> Description of the task
Give back exactly the lines from the "Two funny little" line to the final line of the records, and only those, minus any pictures.

> Data extract
● ● ● ●

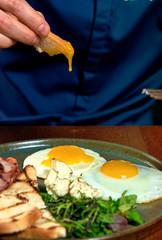 man eats eggs in a restaurant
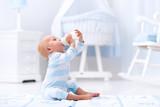 Baby boy drinking milk in sunny nursery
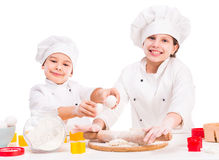 Two funny little cooks preparing dough Stock Photo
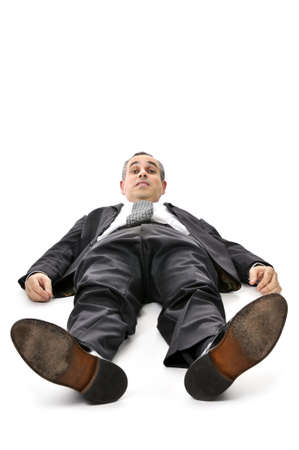 Scared businessman laying down in a suit isolated on white background photo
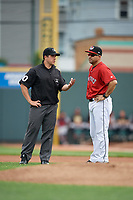 Erie SeaWolves coach Mike Rabelo (58) argues a call with umpire Mike Savakinas during an Eastern League game against the Altoona Curve on June 5, 2019 at UPMC Park in Erie, Pennsylvania.  Altoona defeated Erie 6-2.  (Mike Janes/Four Seam Images)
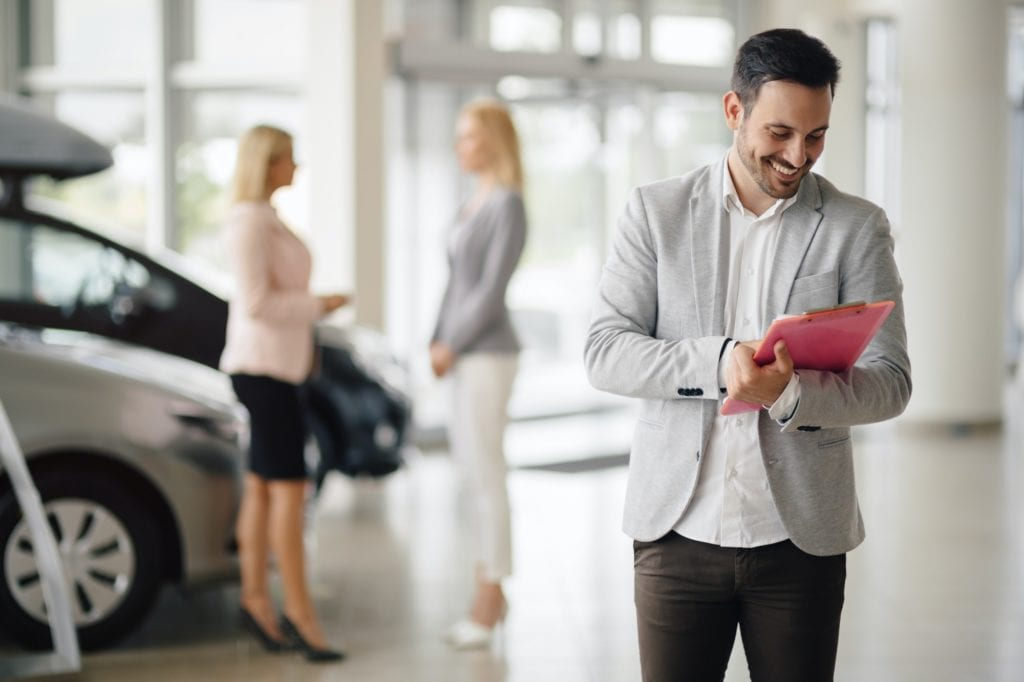 Salesperson selling cars at dealership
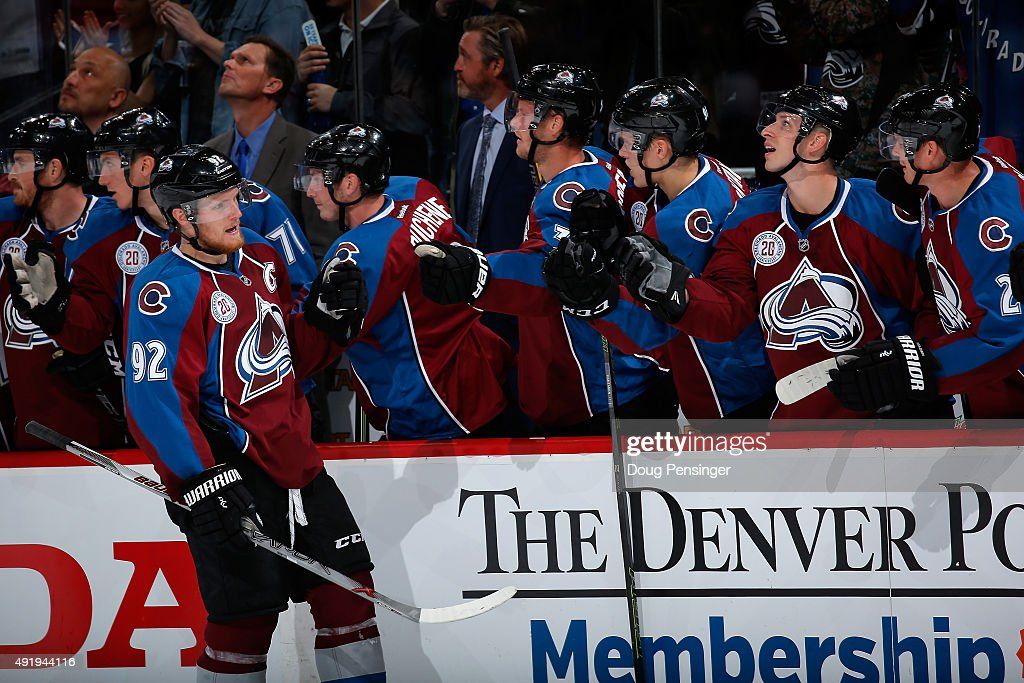 Gabriel Landeskog #92 of the Colorado Avalanche celebrates his goal against goalie Devan Dubnyk #40 of the Minnesota Wild with his teammates to give the Avs a 3-0 lead in the first periodat Pepsi Center on October 8, 2015 in Denver, Colorado.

● ● ● ●

> Expected output
 Two funny little cooks preparing dough Stock Photo
 Scared businessman laying down in a suit isolated on white background photo
 Erie SeaWolves coach Mike Rabelo (58) argues a call with umpire Mike Savakinas during an Eastern League game against the Altoona Curve on June 5, 2019 at UPMC Park in Erie, Pennsylvania.  Altoona defeated Erie 6-2.  (Mike Janes/Four Seam Images)
 Salesperson selling cars at dealership
 Gabriel Landeskog #92 of the Colorado Avalanche celebrates his goal against goalie Devan Dubnyk #40 of the Minnesota Wild with his teammates to give the Avs a 3-0 lead in the first periodat Pepsi Center on October 8, 2015 in Denver, Colorado.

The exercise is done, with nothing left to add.